Spatial question entries:
::::::

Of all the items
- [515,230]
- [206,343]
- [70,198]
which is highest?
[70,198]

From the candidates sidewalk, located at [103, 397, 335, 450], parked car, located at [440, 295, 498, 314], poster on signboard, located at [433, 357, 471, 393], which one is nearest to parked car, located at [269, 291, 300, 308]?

::::::

#### Problem description:
Rewrite the records above with each "located at" changed to "positioned at", keeping everything else the same.

#### Result of the task:
Of all the items
- [515,230]
- [206,343]
- [70,198]
which is highest?
[70,198]

From the candidates sidewalk, positioned at [103, 397, 335, 450], parked car, positioned at [440, 295, 498, 314], poster on signboard, positioned at [433, 357, 471, 393], which one is nearest to parked car, positioned at [269, 291, 300, 308]?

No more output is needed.